I enjoy a mutable rate mortgage- is it clever to switch to fixed rate?

Also - I heard that when you refinance to fixed from variable you lose the interest that you already remunerated, is this true? What would be the downside and upside ?
Answers:
NEVER
If you switch to a fixed rate you are essentially reapplying for a new loan...You shouldn't lose your equity because you are just borrowing what you owe..unless of course you decide to borrow more....
A fixed rate is a short time ago that you pay the same amount every month no event what year it is...the interest never goes up or down...It is a much safer loan...
Its probably a good idea as long as you expect to be surrounded by the house 5 years or more. The main advantage next to fixed is if interest rates go up in the adjectives yours will not, you are locked in for the life of the loan. The most important disadvantages are it will cost a few thousand (or so) to refinance and typically adjustable rate mortgages start at a little bit lower rate, though they may rise above the fixed rate - sometimes way above the fixed rate. Anyhow, if you plan to be in that awhile its important to lock in the rate so your money won't go way up sometime within the future.
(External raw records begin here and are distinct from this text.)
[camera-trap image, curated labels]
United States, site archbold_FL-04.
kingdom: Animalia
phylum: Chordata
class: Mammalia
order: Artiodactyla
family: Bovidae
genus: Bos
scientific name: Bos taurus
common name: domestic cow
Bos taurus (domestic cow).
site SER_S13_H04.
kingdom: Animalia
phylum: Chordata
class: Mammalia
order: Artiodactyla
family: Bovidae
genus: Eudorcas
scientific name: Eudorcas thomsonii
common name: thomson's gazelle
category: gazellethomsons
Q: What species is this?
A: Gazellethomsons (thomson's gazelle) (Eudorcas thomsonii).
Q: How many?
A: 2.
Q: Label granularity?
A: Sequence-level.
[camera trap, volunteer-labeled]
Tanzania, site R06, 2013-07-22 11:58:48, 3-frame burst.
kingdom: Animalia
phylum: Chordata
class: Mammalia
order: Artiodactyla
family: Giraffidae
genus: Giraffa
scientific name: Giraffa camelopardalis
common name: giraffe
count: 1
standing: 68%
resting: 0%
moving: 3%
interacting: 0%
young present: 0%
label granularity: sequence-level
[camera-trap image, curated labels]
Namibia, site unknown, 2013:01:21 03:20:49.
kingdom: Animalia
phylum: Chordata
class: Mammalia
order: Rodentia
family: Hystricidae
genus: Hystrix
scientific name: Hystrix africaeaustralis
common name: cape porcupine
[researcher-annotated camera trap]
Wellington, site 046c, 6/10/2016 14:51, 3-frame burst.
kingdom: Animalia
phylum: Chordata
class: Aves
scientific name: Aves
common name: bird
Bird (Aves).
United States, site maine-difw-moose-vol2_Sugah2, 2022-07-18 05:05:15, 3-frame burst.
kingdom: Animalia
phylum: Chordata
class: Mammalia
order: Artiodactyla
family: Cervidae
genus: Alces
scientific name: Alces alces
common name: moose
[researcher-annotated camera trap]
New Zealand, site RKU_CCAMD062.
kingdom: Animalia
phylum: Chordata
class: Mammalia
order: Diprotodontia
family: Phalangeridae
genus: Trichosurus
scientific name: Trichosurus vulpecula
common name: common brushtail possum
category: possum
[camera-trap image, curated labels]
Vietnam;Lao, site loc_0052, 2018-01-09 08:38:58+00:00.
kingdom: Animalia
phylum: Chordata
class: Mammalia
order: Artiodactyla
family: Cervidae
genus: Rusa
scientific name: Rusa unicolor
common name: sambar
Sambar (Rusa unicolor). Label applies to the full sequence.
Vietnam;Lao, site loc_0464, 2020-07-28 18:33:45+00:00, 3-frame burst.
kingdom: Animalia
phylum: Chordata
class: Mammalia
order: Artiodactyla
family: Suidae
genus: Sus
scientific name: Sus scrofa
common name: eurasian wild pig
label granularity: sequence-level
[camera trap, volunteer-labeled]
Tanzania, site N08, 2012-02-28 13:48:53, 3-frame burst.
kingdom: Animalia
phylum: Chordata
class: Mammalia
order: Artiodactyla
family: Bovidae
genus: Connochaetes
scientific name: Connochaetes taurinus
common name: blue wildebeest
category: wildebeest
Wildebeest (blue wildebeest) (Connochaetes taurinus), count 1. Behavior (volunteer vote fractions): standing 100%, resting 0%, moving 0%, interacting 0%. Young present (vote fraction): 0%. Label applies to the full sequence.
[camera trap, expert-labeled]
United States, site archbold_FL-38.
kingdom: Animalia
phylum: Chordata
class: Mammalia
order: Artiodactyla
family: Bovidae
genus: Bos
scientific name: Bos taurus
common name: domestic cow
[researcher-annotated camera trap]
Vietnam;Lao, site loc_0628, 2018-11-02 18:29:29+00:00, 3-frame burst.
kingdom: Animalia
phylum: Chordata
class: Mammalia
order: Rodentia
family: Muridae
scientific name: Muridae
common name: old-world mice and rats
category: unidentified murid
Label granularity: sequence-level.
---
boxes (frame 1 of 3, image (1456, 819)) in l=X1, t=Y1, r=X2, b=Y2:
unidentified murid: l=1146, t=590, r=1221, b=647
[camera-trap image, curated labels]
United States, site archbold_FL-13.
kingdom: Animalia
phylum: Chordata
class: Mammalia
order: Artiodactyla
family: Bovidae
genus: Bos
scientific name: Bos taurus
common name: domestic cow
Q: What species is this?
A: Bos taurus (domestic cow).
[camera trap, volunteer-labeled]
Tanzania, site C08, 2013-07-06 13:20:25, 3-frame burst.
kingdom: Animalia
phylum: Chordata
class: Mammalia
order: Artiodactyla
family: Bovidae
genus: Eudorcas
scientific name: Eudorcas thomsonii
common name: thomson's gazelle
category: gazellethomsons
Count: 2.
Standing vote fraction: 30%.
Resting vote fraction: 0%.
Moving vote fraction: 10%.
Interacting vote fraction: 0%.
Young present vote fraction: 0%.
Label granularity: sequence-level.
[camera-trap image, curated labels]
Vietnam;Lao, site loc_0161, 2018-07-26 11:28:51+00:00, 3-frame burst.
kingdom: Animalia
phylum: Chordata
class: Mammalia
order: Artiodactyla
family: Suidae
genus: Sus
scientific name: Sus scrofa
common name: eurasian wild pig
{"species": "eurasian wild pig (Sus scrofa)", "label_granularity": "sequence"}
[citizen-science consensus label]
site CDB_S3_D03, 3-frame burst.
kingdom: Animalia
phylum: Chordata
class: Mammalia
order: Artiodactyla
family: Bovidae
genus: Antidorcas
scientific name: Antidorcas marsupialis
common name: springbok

You don't "lose the interest" exactly, but you simply start a new loan near new terms. If you took out the loan initially for 100K and presently its down to 90K you could refinance the 90K or more (up to 90% or so of the market value of the house - smaller amount if you have owned the place under 3 years). Also you could refinance near a 15 year loan, 30 years, even 20 years for some banks. If you currently had a 30 year loan and you be 5 years into it (25 years left) and you refinanced to another 30 year fixed loan you would be adding 5 years to the life of the loan, but gross a few extra payments on the thing and you can easy cut those 5 years stern off.
I found an article online on the pros and cons of both - hope this will help!